Anyone who has ever scuba dived should know that there are some basic safety guidelines to follow to ensure every dive is fun rather than frightening. Scuba diving is not about who gets from A to B first. The whole scuba experience is intended to be enjoyed safely, and at a relaxed pace. And that starts and finishes with a suitably slow, controlled descent and ascent.
“Scuba diving is not considered a good exercise for aerobic conditioning. If scuba divers do everything ‘right’, by maintaining neutral buoyancy, drifting with currents, and breathing slowly and deeply while underwater, they should expend less energy than when resting on land.”
(Michael Strauss, Diving Science).
On the way down, a slow descent gives time to address any buoyancy issues and trim niggles with kit, make sure you and your dive buddy are comfortable in the water, and ensure sufficient time for ears to equalise to the increasing pressure of the water.
On the way up a slow, controlled ascent, with appropriate safety stops for the depth and duration of dive, is even more essential. It allows our body the time to off-gas the nitrogen accumulated during the dive, which if not eliminated from the body, can lead to decompression sickness or nitrogen narcosis. And it prevents divers from getting lung injuries and potentially very serious complications, caused by ascending with too much air expanding too rapidly inside our bodies.
Diving is a hugely enjoyable sport and a lifelong passion for thousands of people around the world. But I think sometimes people overlook that it is also known as an extreme sport for a reason. The safety rules and guidelines come from years of testing and proven experience. You ignore them at your own peril.

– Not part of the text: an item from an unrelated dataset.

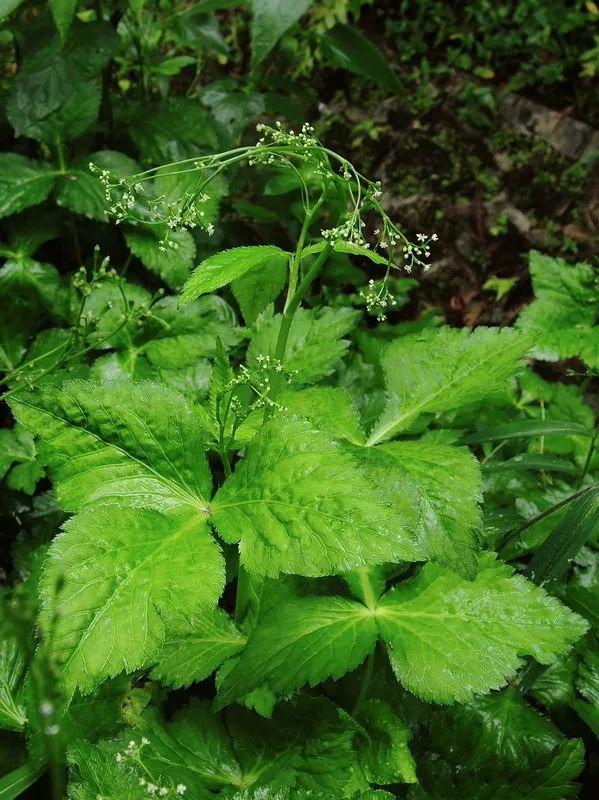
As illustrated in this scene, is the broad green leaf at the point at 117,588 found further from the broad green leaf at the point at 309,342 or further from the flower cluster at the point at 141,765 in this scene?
the broad green leaf at the point at 309,342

Yet so many people seem disinclined to bother with safety stops at the end of a dive. Have they become blasé about the risks they are taking, like drivers who drink and then drive? Do they think they look cooler by skipping the safety stop? Do they feel pressurised by others they dive with, to adopt their bad habits? Have they not dived with enough consideration of their air supply to enable them to take the extra time?
If you are a recreational scuba diver because you like diving (and if you don’t like it – well, really, why do it?!) then safety stops should be part of every dive. The final cherry on the cake. An extra added bonus.
Safety stops are done at shallow depths. That is usually where the water is warmest, there’s often lots of life to look at, and coral reefs, kelp forests, even the vast deep blue look at their sparkling sunlight best. Air consumption is slower here than at greater depths, so you can take your time to look around you. Just enjoy the sensation of floating, weightless in the water, before you have to get back on dry land or the boat, and start the de-kitting process. What’s the rush?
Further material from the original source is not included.